その技は、先ほどリーゼロッテ・ハインラインがアラン・スミスに対して放とうとして失敗したもの。そしてその強力な一撃は、形成する惑星レムの有機的な海水からなる――モノリスによって生きる海とも称された――猛烈に吹き飛ばし、規模数キロメートルからなる巨人の右腕を思いっきり吹き飛ばし、更には右胸部にも確かな裂傷を与えた。
光の巨人はあくまでも人に近い形を取っているだけで、そのダメージによって倒れることは無い。海に落ちた右腕は、再び元に戻らんと急速に一点へと収束している。だが、エリザベート・フォン・ハインラインの一撃は巨人の構成要素を確かに分離させた。巨人が再生をしている間に、確かに巨人による熾烈な攻撃を半減以下にすることに成功したのである。
それを好機と見て、ソフィア・オーウェルとクラウディア・アリギエーリがノーチラス号の甲板から飛び出した。だが、まだ巨人は完全に無力化されたわけではない。むしろ、接近してくる二人の少女に対して攻撃方法を切り替え、蠢く身体の表面から光の粒子を打ち出し、それによって激しい弾幕が展開される。

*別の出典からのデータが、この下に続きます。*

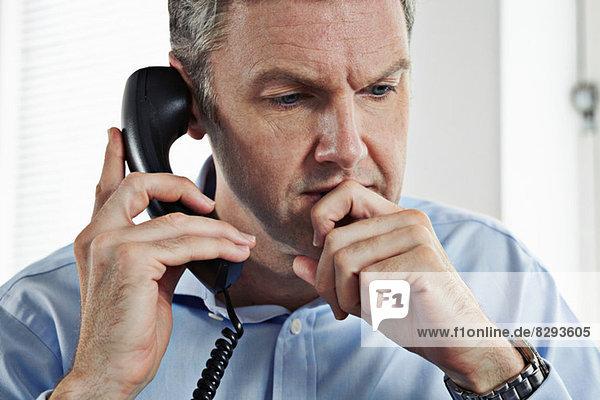 Reife Geschäftsleute am Festnetztelefon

「さて、私は若い世代の援護にいそしみましょうか……流石にアレを相手に殴る蹴るも無いでしょうし、私たちは普通の人らしく地に足をつけて頑張りましょう」
チェン・ジュンダーが手を前面にかざすと、光の巨人から放たれている光の粒子がねじ曲がっていく。ほとんど質量をもたない巨人の攻撃を、彼は意志の力で捻じ曲げている――本人にもできるという確証があった訳でもないのだが、同時にいけるという直感はあった。万年を復讐に捧げたその執念は強く、また同時に絶望に心を落とした幼い子供らにその意志の強靭さを見せることが自身の使命であるという確信があったのだ。
チェンのサイキックにより、ソフィアやクラウディアらの進路が開け放たれると同時に、ノーチラスに向けた攻撃も逸れていく。巨人はそれを厄介に思ったのか、胸から集めた破壊の粒子を纏った海水を一気に吹き出し、それをノーチラス号の甲板へ向けて射出してきた。さしものチェン・ジュンダーも、その大質量を曲げるのは難しいが――彼の前に二人の男が立ち、押し寄せる破壊の衝動へと向かい合った。